= Rafael Salazar Motos =

Spanish flamenco singer

Rafael Salazar Motos, better known as the Calderas de Salamanca was a singer (cantaor) of copla and flamenco. He was the brother of fellow singer Rafael Farina, uncle of singer Diego el Cigala and great-uncle of pop-singer Tamara.

== Life and career ==
Motos was born in 1919 at Martinamor, Salamanca into a Salamanca Roma family to Jesusa Motos and Antonio Salaza Motos, was a cattle dealer. He began his career around the age of ten singing in the bars of Salamanca's Chinatown, accompanied by his younger brother, Rafael Farina. The first name of the older brother is Rafael and that of the youngest, Farina, is similar but composed: his name was Rafael Antonio).

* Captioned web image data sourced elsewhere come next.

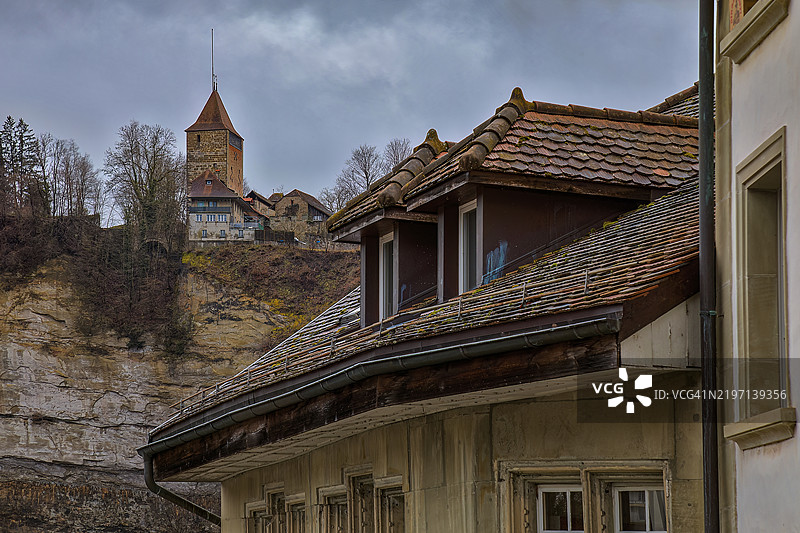 瑞士弗里堡州弗里堡市图片素材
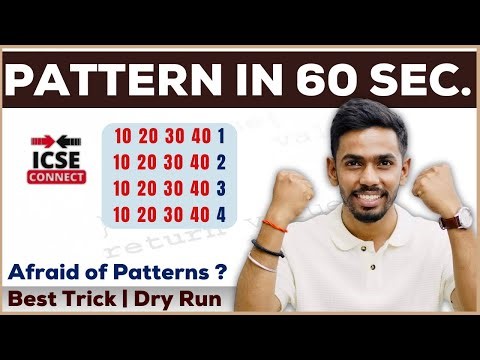 How to solve patterns | nested loop in java | Paterns in java | Patterns Programs | Prateik Sharma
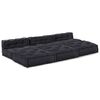 vidaXL Αρθρωτός Καναπές 4 pcs Ανθρακί 70 x 70 x 56 εκ ύφασμα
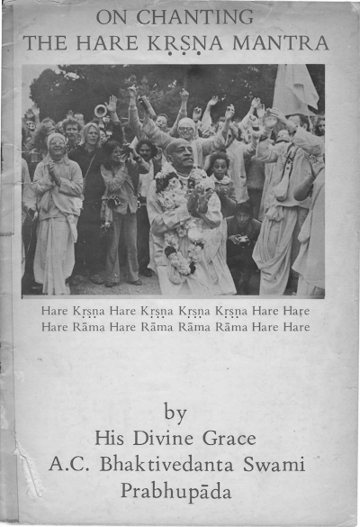 On Chanting the Hare Krsna Mantra (Original Booklet)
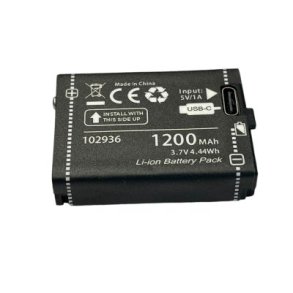 Batteri til hybrid lampe li-po 37 v 1200 mah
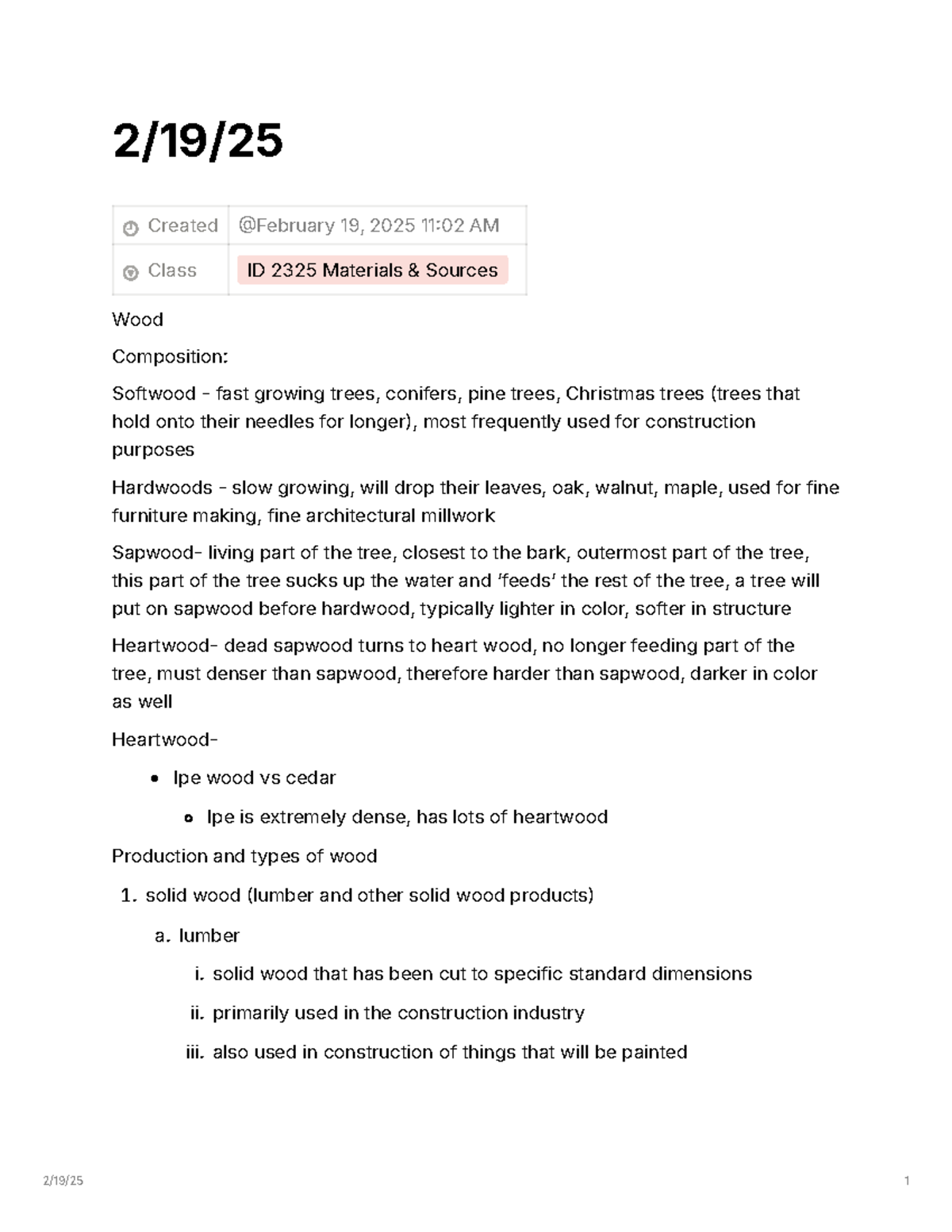 Wood Types and Grain Patterns: Seminar Notes for Course ID 2325 - 2/19 ...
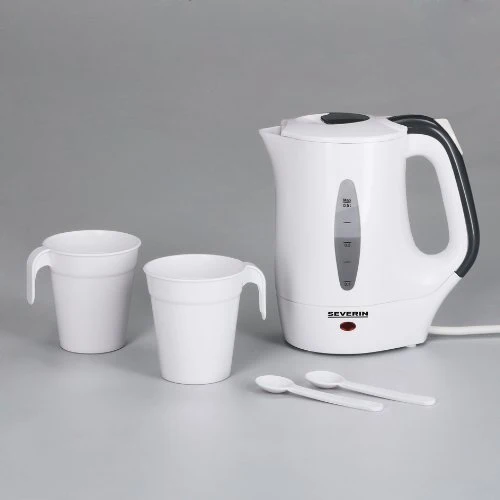 Severin WK 3644 Bollitore da Viaggio 650W, colore: Bianco Nero,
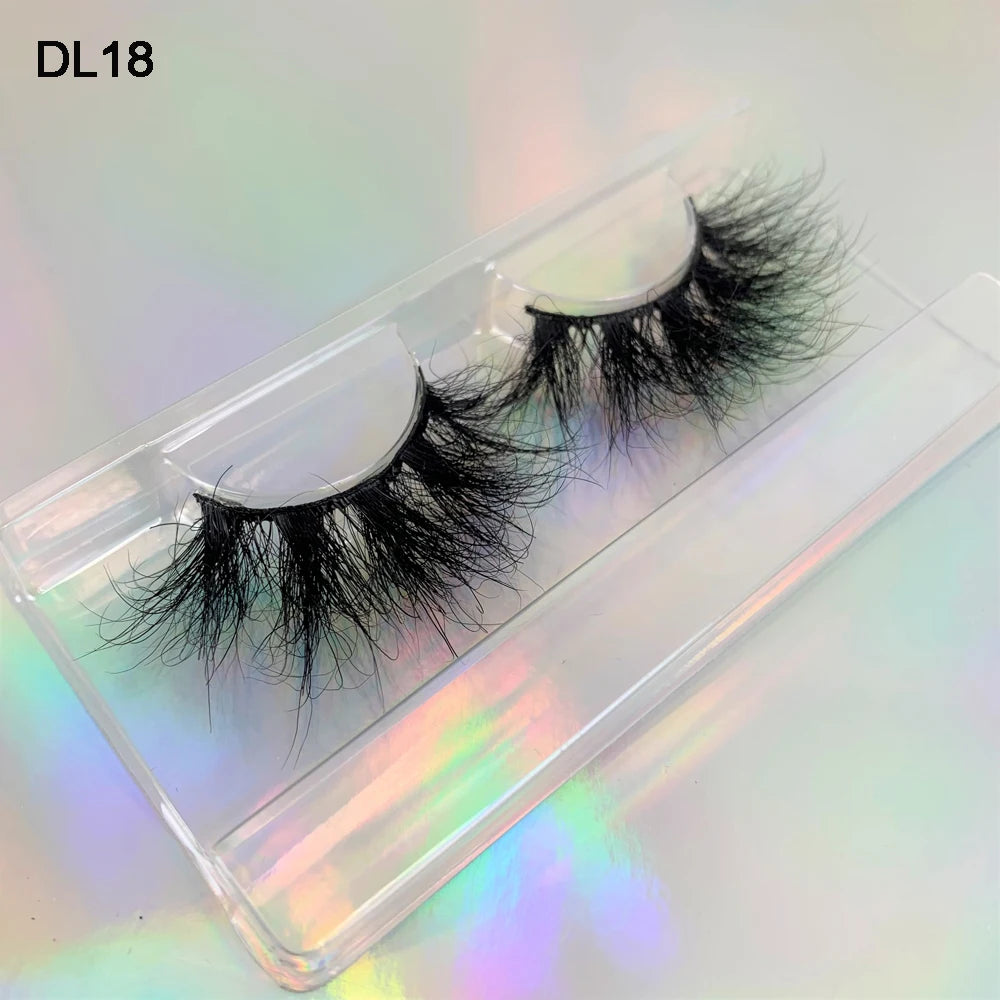 Package Box Custom Mink Eyelashes Private Label Natural False Full Strip Eyelashes Supplier 3D Mink Eye Lashes Wholesale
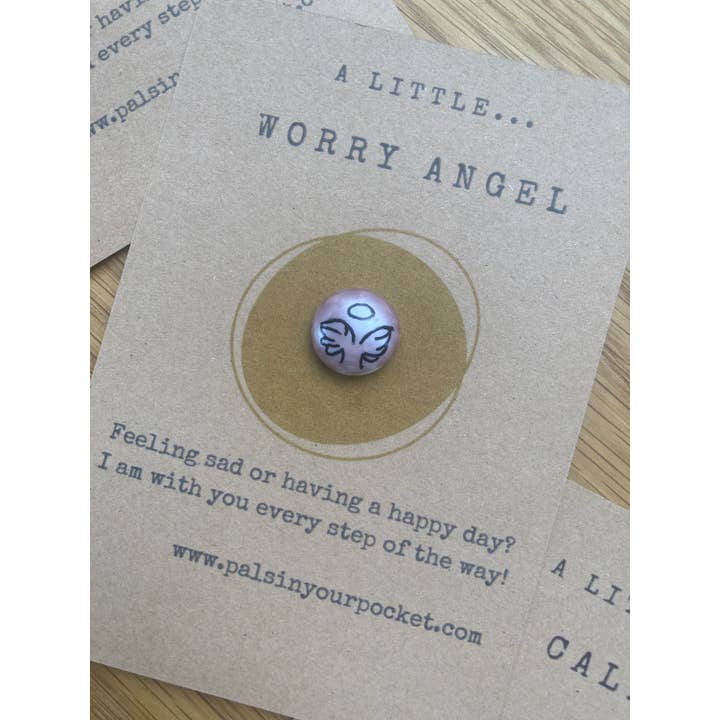 Pals in your Pocket - Wholesale Keepsake Coin/Token - Worry Angel Pebble Comfort Stone Pocket Pal Gift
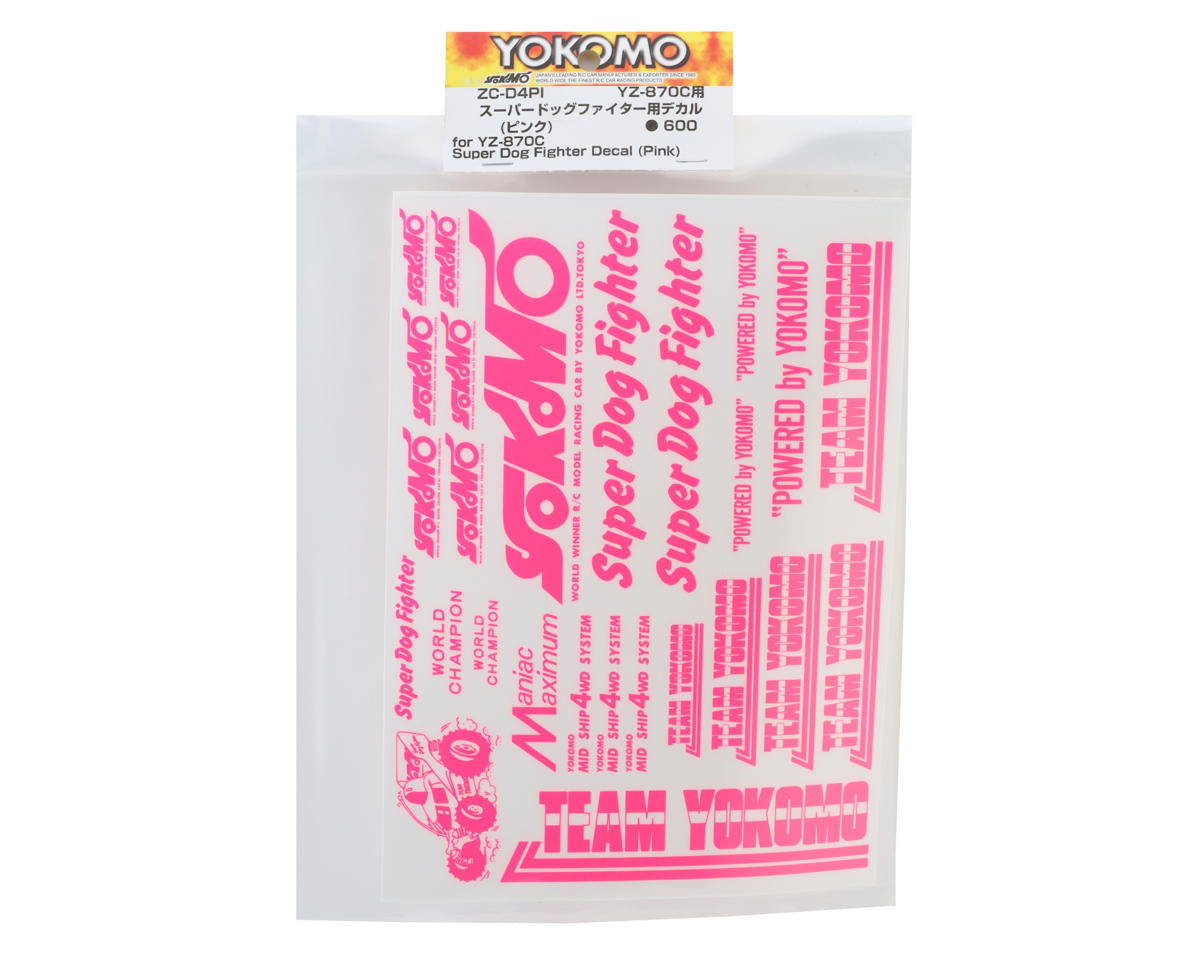 Yokomo 870C Super Dog Fighter Decal Set (Pink)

He became known in Madrid while acting in Los Gabrieles in 1949, in the tribute or to Juanito Mojama, at the Alcalá Cinema. He was then hired in Concha Piquer's company, which led him traveling for a year in Spain and then to various countries in America. He also worked in the Rafael de Córbova company. He appeared in the inaugural group of the Madrid tablao Las Brujas, in 1960, where he performed on the same stage in 1961, 1964, 1965 and 1966. He used to reside in the Madrid neighborhood of Lavapiés, closely linked to flamenco during that period. He toured with the Antonio Gades ballet in 1961, 1964, 1966, 1967 and 1969; From 1962, he did tours with María Albaicín.

Salazar Motos died in 1986 in Madrid.

== Discography ==

- Rincón de Puerto Real, Tientos (1962)
- Compare This Boat Is Mine (1971)
- Flamenco: Calderas de Salamanca (CPM) (1978)
- Calderas de Salamanca and Rafael Vargas (1978)
- met a man and others (1993, M60)
- Flamenco art: Sabicas / Calderas de Salamanca (1994)
- Farina Brothers Dynasty (1994)
- Designation of origin (1999)
- Atlas of flamenco singing (2011)
- Gypsy flamenco: tangos and bulerías. Vol. 2 (Piros / Dienc)

== Bibliography ==

- Ríos Vargas, Manuel (2002). Signature Editions, ed. Flamenco dance anthology . p. 200.
- Diéguez Gallardo, Fco. (2012). History of a tablao: Las Brujas.